■ AIM OF THE TASK ■
Reproduce the line with "class: Mammalia" and everything after it in the listing below, exactly, both ends included. No pictures.

━━━━━━━━━━━━━━━━━━━━━━━━━━━━━━

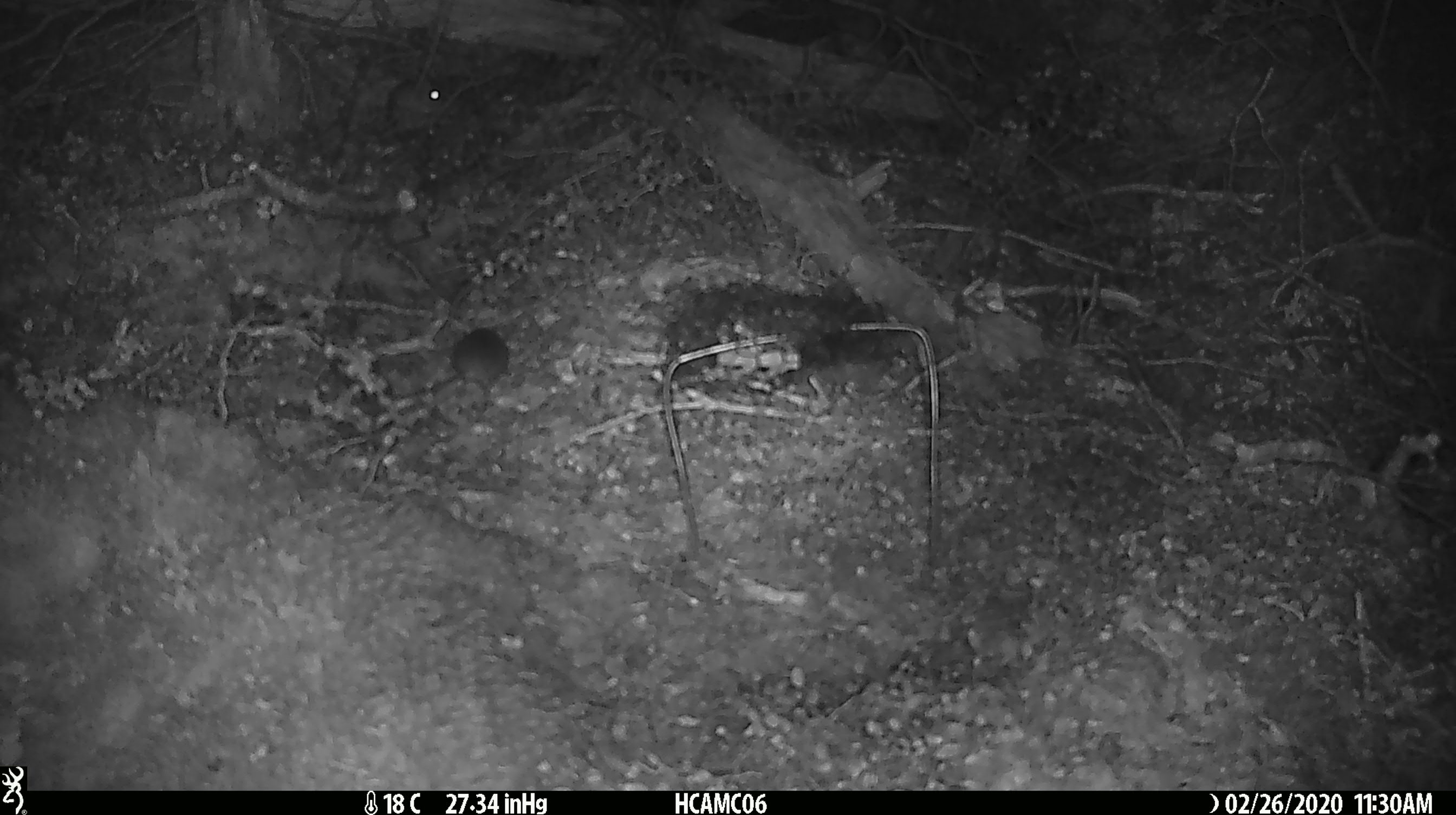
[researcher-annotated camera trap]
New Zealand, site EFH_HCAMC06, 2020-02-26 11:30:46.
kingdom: Animalia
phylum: Chordata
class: Mammalia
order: Rodentia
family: Muridae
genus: Mus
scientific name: Mus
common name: mouse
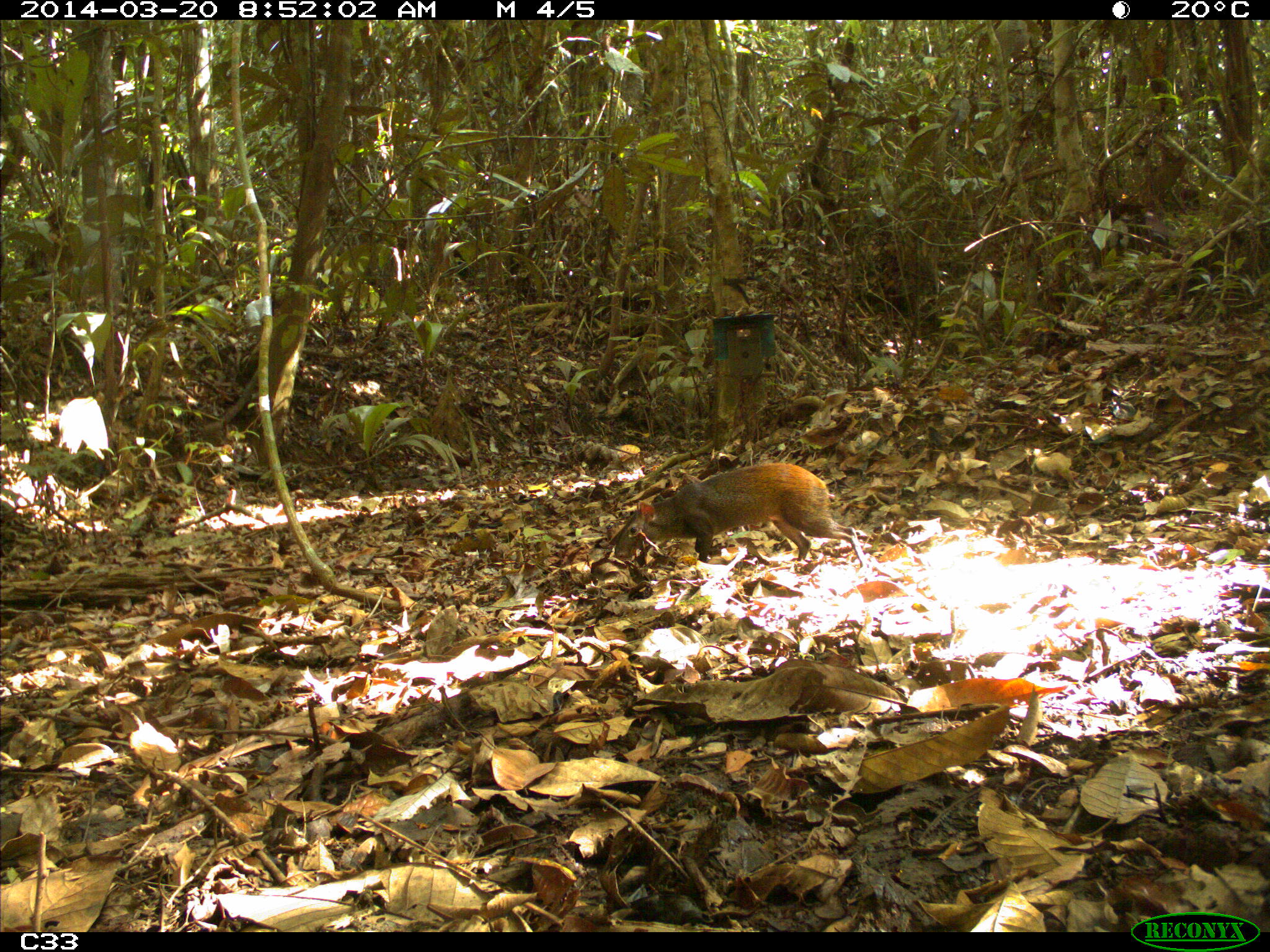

━━━━━━━━━━━━━━━━━━━━━━━━━━━━━━

■ REPLY TO THE TASK ■
class: Mammalia
order: Rodentia
family: Muridae
genus: Mus
scientific name: Mus
common name: mouse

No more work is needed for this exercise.